Can joint modelling of external variables sampled at different frequencies enhance long-term Bitcoin volatility forecasts?


ARAS S., ÖZDEMİR M. O., Çılgın C.

Finance Research Letters, vol.73, 2025 (SSCI) identifier identifier

  • Publication Type: Article / Article
  • Volume: 73
  • Publication Date: 2025
  • Doi Number: 10.1016/j.frl.2024.106679
  • Journal Name: Finance Research Letters
  • Journal Indexes: Social Sciences Citation Index (SSCI), Scopus, ABI/INFORM
  • Keywords: Volatility, Bitcoin, Garch-Midas, High frequency, Uncertainty, Mixed frequency
  • Dokuz Eylül University Affiliated: Yes

Abstract

While monthly and weekly indices are commonly used for long-term Bitcoin volatility modelling, this study examines the role of daily indices in forecasting.

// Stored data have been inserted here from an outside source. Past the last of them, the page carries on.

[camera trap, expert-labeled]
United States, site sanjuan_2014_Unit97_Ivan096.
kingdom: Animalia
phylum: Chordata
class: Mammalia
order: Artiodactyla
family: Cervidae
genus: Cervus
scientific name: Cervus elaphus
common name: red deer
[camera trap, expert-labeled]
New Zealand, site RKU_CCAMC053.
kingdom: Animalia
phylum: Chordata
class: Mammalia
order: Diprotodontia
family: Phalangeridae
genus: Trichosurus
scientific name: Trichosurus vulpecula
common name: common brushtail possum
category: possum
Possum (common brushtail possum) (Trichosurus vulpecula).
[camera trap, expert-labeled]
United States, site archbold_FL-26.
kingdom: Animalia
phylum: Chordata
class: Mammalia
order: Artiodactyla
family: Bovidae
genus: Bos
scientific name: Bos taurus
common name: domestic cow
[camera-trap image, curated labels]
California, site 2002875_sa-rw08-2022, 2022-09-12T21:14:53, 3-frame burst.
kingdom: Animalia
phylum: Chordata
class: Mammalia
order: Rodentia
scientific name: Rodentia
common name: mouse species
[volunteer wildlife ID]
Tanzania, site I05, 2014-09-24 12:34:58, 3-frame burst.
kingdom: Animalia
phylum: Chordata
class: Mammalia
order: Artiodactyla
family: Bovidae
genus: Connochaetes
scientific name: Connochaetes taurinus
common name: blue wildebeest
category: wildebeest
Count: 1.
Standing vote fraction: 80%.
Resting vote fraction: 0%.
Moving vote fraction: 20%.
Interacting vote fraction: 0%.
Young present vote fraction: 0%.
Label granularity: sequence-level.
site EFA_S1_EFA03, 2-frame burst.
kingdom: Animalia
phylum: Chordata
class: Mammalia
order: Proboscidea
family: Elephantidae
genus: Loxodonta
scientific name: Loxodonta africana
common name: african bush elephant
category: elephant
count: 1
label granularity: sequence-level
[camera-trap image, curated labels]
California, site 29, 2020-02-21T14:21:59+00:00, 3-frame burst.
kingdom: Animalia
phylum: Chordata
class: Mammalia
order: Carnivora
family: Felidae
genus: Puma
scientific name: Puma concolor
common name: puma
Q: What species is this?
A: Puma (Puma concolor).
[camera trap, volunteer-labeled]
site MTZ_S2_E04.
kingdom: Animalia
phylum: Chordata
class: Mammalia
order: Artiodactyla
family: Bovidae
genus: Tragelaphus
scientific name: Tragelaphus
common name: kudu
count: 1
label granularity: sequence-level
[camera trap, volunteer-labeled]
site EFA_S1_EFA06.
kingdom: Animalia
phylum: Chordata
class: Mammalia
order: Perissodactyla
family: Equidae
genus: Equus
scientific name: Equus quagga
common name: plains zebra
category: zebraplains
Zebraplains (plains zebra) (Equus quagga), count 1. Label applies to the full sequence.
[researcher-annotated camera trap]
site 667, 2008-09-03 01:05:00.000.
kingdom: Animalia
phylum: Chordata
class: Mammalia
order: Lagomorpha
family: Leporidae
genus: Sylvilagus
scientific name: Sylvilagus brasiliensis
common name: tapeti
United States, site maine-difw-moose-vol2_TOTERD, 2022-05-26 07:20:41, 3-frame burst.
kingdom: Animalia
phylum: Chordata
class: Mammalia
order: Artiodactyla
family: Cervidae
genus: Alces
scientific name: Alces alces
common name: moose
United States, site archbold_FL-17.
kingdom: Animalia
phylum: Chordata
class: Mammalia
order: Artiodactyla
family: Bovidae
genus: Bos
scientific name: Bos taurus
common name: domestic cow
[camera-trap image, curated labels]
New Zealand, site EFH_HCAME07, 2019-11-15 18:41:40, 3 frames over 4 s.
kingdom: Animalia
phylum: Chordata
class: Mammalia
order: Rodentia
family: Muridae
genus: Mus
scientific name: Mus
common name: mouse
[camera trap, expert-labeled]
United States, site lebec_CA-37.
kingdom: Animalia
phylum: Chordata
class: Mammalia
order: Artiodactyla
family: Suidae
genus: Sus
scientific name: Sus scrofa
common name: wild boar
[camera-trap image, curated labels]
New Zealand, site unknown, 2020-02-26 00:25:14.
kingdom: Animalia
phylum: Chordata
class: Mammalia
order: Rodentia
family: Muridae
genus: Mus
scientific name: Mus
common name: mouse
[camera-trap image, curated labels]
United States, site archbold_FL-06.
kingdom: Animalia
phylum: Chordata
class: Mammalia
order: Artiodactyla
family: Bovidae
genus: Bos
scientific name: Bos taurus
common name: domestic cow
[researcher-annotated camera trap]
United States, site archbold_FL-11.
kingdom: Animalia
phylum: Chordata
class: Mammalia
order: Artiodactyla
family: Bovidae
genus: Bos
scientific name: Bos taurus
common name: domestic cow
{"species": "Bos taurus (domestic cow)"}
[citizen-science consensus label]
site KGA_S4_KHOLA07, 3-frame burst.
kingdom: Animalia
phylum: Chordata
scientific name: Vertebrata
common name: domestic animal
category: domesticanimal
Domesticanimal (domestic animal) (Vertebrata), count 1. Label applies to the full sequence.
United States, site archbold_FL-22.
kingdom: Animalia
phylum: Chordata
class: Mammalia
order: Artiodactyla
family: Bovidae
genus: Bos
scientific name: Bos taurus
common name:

Additionally, we evaluate the incremental contribution of daily indices when combined with the more frequently employed monthly and weekly indices. The findings reveal that daily Economic Policy Uncertainty (EPU) and Geopolitical Risk (GPR) indices outperform their monthly counterparts in both in-sample explanatory power and out-of-sample forecast accuracy. Moreover, it has been observed that using indices at different frequencies together significantly improves predictive performance. This study, therefore, demonstrates that mixed-frequency indices offer complementary insights for modelling Bitcoin volatility.